L’école rouvre ses portes aujourd’hui. Les autorités s’attellent aux derniers réglages et rassurent. D’ailleurs, en Conseil des ministres hier, le ministre de l’Education nationale, Mamadou Talla, a présenté le plan de réaménagement. Plus tôt dans la journée, l’inspectrice d’académie de Dakar, Khadidiatou Diallo, a effectué une visite de quelques établissements.

‘’Depuis le temps, nous sous sommes préparés à cela. Nous avons visité des écoles pour voir, puisque c’est 772 écoles. Ce n’était pas facile de dire que tout était réglé dans toutes les écoles.
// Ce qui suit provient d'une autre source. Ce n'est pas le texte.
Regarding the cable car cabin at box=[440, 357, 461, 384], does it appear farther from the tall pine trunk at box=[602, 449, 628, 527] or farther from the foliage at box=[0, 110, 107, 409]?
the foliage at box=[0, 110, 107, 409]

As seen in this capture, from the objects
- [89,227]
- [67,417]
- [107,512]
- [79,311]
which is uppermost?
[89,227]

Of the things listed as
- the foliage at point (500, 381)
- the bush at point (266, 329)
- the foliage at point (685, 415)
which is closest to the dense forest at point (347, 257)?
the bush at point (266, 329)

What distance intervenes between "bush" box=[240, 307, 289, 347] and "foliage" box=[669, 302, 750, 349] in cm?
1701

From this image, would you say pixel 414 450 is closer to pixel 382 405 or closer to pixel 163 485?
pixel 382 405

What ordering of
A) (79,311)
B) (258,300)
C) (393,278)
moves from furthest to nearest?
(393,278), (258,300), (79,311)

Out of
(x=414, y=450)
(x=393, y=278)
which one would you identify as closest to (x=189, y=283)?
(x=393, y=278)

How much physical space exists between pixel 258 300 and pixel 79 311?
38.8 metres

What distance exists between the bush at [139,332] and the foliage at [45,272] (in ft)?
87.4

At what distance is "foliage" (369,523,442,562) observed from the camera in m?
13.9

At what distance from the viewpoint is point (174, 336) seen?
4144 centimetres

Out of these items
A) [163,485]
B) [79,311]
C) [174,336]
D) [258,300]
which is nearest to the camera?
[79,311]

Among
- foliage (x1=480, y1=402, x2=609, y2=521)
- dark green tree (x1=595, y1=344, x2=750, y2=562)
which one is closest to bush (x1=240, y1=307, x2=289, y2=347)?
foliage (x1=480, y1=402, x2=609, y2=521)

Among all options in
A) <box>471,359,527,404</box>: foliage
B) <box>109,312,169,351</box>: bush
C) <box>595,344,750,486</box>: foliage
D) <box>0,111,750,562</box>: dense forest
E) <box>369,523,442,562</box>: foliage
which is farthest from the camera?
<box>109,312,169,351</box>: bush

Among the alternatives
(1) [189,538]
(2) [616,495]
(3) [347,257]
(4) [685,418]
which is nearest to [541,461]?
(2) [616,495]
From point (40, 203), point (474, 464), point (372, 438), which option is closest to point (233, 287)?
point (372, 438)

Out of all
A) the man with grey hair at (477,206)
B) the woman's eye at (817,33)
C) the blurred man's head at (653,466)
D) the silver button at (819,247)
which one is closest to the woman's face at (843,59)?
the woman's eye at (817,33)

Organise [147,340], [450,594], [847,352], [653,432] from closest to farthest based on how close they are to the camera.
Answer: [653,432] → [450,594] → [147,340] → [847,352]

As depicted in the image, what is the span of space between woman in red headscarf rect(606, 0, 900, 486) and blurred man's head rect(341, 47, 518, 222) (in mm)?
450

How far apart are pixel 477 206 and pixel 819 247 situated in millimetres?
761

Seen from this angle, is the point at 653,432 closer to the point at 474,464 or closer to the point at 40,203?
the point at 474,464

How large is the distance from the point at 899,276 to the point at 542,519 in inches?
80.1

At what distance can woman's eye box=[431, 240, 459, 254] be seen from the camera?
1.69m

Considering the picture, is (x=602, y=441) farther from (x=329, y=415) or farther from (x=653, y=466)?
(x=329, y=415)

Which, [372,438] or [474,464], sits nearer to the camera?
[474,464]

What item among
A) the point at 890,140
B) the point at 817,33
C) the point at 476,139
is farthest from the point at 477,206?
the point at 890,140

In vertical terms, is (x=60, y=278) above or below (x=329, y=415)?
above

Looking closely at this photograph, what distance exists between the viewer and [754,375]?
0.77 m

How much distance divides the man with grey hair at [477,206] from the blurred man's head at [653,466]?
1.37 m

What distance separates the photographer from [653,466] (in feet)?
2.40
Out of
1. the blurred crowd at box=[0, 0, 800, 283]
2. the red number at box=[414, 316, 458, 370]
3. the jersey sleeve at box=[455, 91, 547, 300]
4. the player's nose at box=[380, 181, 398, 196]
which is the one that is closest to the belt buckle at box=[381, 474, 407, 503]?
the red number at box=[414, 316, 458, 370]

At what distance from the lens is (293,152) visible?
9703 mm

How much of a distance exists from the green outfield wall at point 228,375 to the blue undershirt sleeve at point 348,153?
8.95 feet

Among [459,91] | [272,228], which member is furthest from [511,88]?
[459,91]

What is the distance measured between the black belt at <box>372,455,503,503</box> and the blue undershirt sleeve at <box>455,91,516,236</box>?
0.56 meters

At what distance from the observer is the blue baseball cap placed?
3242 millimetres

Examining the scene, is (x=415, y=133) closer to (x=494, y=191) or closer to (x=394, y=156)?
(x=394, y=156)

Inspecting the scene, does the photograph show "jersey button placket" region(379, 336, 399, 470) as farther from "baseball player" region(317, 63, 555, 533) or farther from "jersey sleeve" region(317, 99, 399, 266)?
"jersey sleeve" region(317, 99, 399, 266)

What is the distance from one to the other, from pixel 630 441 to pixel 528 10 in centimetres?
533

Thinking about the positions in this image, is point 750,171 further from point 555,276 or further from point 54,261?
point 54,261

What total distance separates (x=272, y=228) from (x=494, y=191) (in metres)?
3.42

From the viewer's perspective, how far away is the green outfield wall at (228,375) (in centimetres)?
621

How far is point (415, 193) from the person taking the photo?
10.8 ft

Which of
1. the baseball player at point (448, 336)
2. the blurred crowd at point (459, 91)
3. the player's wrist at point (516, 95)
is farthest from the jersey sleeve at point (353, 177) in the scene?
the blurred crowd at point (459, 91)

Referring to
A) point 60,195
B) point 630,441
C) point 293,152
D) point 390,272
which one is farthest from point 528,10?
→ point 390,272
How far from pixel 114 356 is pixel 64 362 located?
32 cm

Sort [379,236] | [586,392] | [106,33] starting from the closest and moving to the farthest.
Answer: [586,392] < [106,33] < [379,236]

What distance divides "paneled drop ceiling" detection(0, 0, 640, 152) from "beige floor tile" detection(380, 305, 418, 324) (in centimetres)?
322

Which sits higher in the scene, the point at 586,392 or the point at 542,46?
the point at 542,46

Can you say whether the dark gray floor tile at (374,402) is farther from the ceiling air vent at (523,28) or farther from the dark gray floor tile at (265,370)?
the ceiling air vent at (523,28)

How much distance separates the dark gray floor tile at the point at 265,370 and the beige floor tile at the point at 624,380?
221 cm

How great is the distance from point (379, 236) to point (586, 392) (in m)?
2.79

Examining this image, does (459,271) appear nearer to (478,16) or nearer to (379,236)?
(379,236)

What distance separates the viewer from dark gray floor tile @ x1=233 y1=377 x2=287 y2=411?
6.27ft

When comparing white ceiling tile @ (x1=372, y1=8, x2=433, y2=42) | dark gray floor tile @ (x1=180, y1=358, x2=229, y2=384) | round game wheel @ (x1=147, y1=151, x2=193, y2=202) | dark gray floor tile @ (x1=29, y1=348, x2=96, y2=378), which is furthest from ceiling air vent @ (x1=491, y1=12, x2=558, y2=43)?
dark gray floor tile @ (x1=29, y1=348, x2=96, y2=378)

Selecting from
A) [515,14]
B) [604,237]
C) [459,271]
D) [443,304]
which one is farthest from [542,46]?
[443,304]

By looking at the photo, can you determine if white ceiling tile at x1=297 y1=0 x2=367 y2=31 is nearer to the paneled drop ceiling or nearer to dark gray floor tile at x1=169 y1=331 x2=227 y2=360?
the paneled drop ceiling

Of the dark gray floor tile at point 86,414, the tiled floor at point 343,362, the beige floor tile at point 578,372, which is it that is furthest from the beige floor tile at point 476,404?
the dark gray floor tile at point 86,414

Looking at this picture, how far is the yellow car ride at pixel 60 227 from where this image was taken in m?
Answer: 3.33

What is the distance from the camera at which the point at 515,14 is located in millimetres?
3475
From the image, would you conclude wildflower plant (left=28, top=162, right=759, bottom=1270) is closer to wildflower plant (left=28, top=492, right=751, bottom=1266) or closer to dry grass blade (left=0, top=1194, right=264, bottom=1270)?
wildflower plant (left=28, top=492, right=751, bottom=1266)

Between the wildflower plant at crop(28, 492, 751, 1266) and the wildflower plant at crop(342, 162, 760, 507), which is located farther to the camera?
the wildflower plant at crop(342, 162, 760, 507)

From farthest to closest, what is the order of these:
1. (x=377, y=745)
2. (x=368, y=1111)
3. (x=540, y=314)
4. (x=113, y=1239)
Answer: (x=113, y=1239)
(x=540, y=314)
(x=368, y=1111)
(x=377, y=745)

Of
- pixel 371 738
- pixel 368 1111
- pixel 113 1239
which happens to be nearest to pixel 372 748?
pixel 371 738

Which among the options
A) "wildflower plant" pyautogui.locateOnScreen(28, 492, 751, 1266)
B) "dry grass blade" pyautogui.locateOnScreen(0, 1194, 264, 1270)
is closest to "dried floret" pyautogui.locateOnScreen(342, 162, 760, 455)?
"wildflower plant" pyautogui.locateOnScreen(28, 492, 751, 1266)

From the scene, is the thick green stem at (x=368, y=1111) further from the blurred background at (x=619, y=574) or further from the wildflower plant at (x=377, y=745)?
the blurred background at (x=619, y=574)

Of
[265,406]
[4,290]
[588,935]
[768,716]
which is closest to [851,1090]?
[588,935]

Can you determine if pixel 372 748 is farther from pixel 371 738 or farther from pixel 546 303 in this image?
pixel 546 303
Donc, nous sommes en train de vérifier jusqu’à présent et il y a un grand lot de matériels à l’inspection. Et dès demain (aujourd’hui) nous verrons plus clairement dans la dotation, partout où nous aurons besoin de renforcer’’.

Elle s’est aussi prononcée sur le cas du lycée Seydou Nourou Tall. Khadidiatou Diallo souligne que l’information selon laquelle le lycée ne va pas rouvrir ses classes n’émanait pas du proviseur Annie Coly. D’ailleurs, elle annonce que le problème d’eau est réglé ; que la Sen’Eau a commencé les travaux de raccordement. En principe, dit-elle, les travaux devaient se terminer hier. C’est un problème, poursuit l’inspectrice, qui durait depuis cinq ans. Pendant tout ce temps, l’autorité administrative a couru derrière un problème de raccordement et d’adduction d’eau.

Ecoles privées laïques

Les écoles privées laïques semblent, cette-fois-ci, ne pas avoir été laissées en rade. Le vice-président de l’Union nationale des écoles privées laïques, Insa Diallo, exhorte le personnel enseignant à concourir à une bonne reprise. ‘’Nous sommes psychologiquement, matériellement et moralement prêts pour la reprise des enseignements-apprentissages, comme l’a annoncé Monsieur le Ministre de l’Education nationale Mamadou Talla. Nous avons reçu le matériel du protocole sanitaire dans l’ensemble des écoles privées et publiques. Dans l’ensemble des écoles de l’académie de Dakar, nous avons pu vérifier cela. Avant-hier, nous avons reçu un surplus de dotation en masques provenant de la ville de Dakar’’, renseigne-t-il. Avant d’exhorter l’ensemble du personnel enseignant, administratif, subalterne à réussir une bonne reprise des enseignements-apprentissages de façon sereine et dans un sursaut patriotique.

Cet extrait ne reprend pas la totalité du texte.